HTTP Request Smuggling (Configuration)
Analyze server, proxy, and application gateway configurations (e.g., Nginx, Apache, HAProxy, CloudFront, API Gateway configs, IaC like Terraform/CloudFormation) for settings that could enable HTTP Request Smuggling. Look for configurations that lead to ambiguous request parsing between frontend and backend systems, such as mishandling of Content-Length and Transfer-Encoding headers, or incorrect processing of chunked encoding. This can allow attackers to prepend or append data to other users' requests.
XSSi & XS-Leaks
Analyze code for Cross-Site Script Inclusion (XSSi) and Cross-Site Leaks (XS-Leaks). Look for sensitive data (JSON, CSV, images) returned without proper isolation (e.g., missing X-Content-Type-Options: nosniff, COOP/COEP headers) or accessible via script tags/frames from other origins. Check for side-channels (timing, error events) that could leak information across origins.
Cloud Storage Misconfiguration
Analyze Infrastructure as Code (IaC) or configuration files for insecure cloud storage settings (e.g., S3 buckets, Azure Blobs). Look for public access, lack of encryption, missing logging/versioning, or overly permissive bucket policies.
Cloud IAM & Permission Misconfiguration
Analyze IaC and cloud configurations for overly permissive Identity and Access Management (IAM) policies. Look for use of wildcards (*), lack of least privilege, hardcoded IAM credentials, or insecure role assumption trust policies.
Container Security (Docker/K8s)
Analyze Dockerfiles and Kubernetes manifests. Look for running as root, missing user directives, use of 'latest' tags, sensitive mounts, privileged mode, or lack of resource limits.
Infrastructure as Code (IaC) Security
Analyze Terraform, CloudFormation, or other IaC files for security best practices. Look for unencrypted resources, open security groups (0.0.0.0/0), missing backups, or insecure default settings.
Parser Confusion
Analyze code to identify if the application uses different parsers for the same data format (e.g., JSON, YAML, XML) across different components (e.g., frontend vs. backend, proxy vs. application).

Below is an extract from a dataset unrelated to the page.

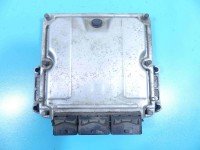 Komputer Sterownik silnika Renault Laguna II 1.9 dci 0281010297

Discrepancies in parsing can be exploited to bypass security controls, leading to vulnerabilities like authentication bypass, XSS, or SQL injection. For example, a proxy might see one set of parameters while the backend application sees another.
GraphQL Introspection Enabled
Check if the GraphQL endpoint has introspection enabled in production environments. Introspection allows attackers to query the entire schema, revealing all available queries, mutations, subscriptions, types, and fields. This information leakage significantly aids attackers in understanding the API and discovering potential vulnerabilities.

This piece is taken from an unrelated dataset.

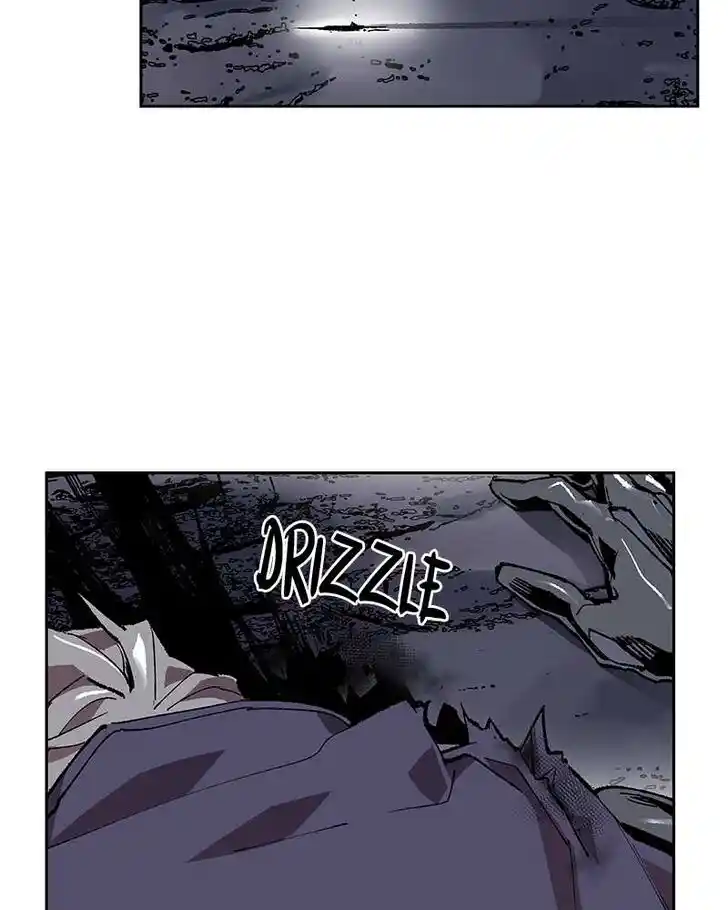 Limit Breaker Ch.005.5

GraphQL Query Batching Abuse (DoS)
Investigate if the GraphQL endpoint allows for query batching, where multiple queries can be sent in a single HTTP request. If not properly restricted, attackers can abuse this feature to execute a large number of complex queries simultaneously, overwhelming the server and causing a Denial of Service (DoS) attack.
Payment Logic Flaws
Analyze payment/cart/pricing code: client-side price manipulation bypasses, insecure payment status validation, race conditions (discounts/credits), currency/rounding issues, quantity/item validation.
Test Code Analysis
Analyze test files (unit, integration, e2e) to understand business logic, edge cases, and potential security gaps. Look for commented-out security tests, tests for known bugs, or test data that reveals sensitive logic.
LLM/AI Security Issues
Analyze code interacting with Large Language Models (LLMs). Look for Prompt Injection vulnerabilities, insecure handling of LLM outputs (XSS via LLM), or leakage of sensitive context in prompts.
Documentation & Comment Analysis
Review project documentation and code comments. Discrepancies between documentation and implementation often reveal bugs or security issues. Comments may contain TODOs, warnings, or explanations of complex logic that hint at vulnerabilities.